このように検索は、消費者の行動だけでなく、彼らの「思考の変化」や「心の動き」を読み解くための重要な手がかりになります。
3. CDJとファネルモデルの違い
3-1. ファネルモデルとは何か
「ファネル」とは“漏斗”を意味し、消費者が最初に商品を認知し、興味を持ち、比較・検討を行い、最終的に購入するというプロセスを一方向で整理した古典的なモデルです。これは主にWebマーケティングや広告運用において使われ、CV(コンバージョン)最大化を目的としています。
しかし、実際の消費者行動は、必ずしも一直線には進みません。途中で離脱したり、別のブランドに乗り換えたり、友人の口コミで再検討に戻ったりと、非線形で複雑な動きをします。
3-2. CDJ(Consumer Decision Journey)とは

CDJは、マッキンゼーが提唱した概念で、消費者行動を“循環型”で捉えるフレームワークです。購入後の体験や満足度、再購入、ブランドロイヤルティの醸成まで含まれたモデルであり、企業と顧客の長期的な関係性を重視します。
たとえば、ある製品を購入し満足した顧客が、SNSでそれをシェアした結果、新たな顧客のジャーニーが始まる──このようなループ構造がCDJの基本的な考え方です。
3-3. 両者の使い分けと連携
ファネルは「短期成果」を最大化するために有効であり、CDJは「ブランド体験」や「関係性構築」に強みを持ちます。
どちらか一方だけでは不十分で、たとえばファネルで刈り取ったリードに対して、CDJ型の体験設計を通じてファン化していく、という流れが理想的です。
4. 検索データを活用したジャーニー分析の実例
4-1. 検索データが可能にする多角的な分析
検索という行動は、表面的には単なる情報取得の手段に見えるかもしれません。しかし、その中には「誰が」「いつ」「どんな目的で」「どのような言葉を使って」検索したのか、という膨大な文脈と背景が含まれています。
これらを体系的に分析することで、企業は消費者の認知・比較・購入に至るまでのあらゆる行動のパターンを、客観的かつ高精度に捉えることができます。具体的には、次のような分析が可能になります。
4-2. 代表的な分析パターン

- ① 購買要因の抽出
例:「7人乗り SUV」や「小型 EV 200万円以下」などの検索は、広さや価格といった重視ポイントを明示しています。これらの検索から、購買の際にどの要素が意思決定に影響を与えているかを定量的に把握できます。 - ② 関心トピックの特定と優先順位付け
どのトピックに対して検索数が多いかを時系列で分析することで、ユーザーの関心度合いや関心の変化、トレンドの兆しを読み取ることができます。

#### 作業内容:
1: 抜粋によると、CDJという概念を提唱したのはどこですか。
2: 抜粋のうち、「しかし、実際の消費者行動は、」から「文脈と背景が含まれています。」までの部分を、両端を含めて一字一句そのまま書き写してください。

#### 資料:
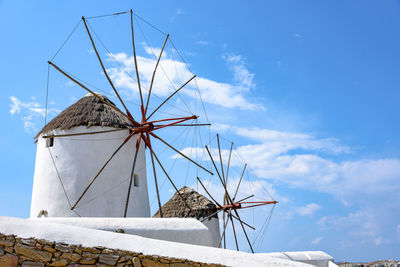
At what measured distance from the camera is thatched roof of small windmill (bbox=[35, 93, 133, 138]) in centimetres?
1224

#### 課題の解答:
1: マッキンゼーです。

2:
しかし、実際の消費者行動は、必ずしも一直線には進みません。途中で離脱したり、別のブランドに乗り換えたり、友人の口コミで再検討に戻ったりと、非線形で複雑な動きをします。
3-2. CDJ(Consumer Decision Journey)とは

CDJは、マッキンゼーが提唱した概念で、消費者行動を“循環型”で捉えるフレームワークです。購入後の体験や満足度、再購入、ブランドロイヤルティの醸成まで含まれたモデルであり、企業と顧客の長期的な関係性を重視します。
たとえば、ある製品を購入し満足した顧客が、SNSでそれをシェアした結果、新たな顧客のジャーニーが始まる──このようなループ構造がCDJの基本的な考え方です。
3-3. 両者の使い分けと連携
ファネルは「短期成果」を最大化するために有効であり、CDJは「ブランド体験」や「関係性構築」に強みを持ちます。
どちらか一方だけでは不十分で、たとえばファネルで刈り取ったリードに対して、CDJ型の体験設計を通じてファン化していく、という流れが理想的です。
4. 検索データを活用したジャーニー分析の実例
4-1. 検索データが可能にする多角的な分析
検索という行動は、表面的には単なる情報取得の手段に見えるかもしれません。しかし、その中には「誰が」「いつ」「どんな目的で」「どのような言葉を使って」検索したのか、という膨大な文脈と背景が含まれています。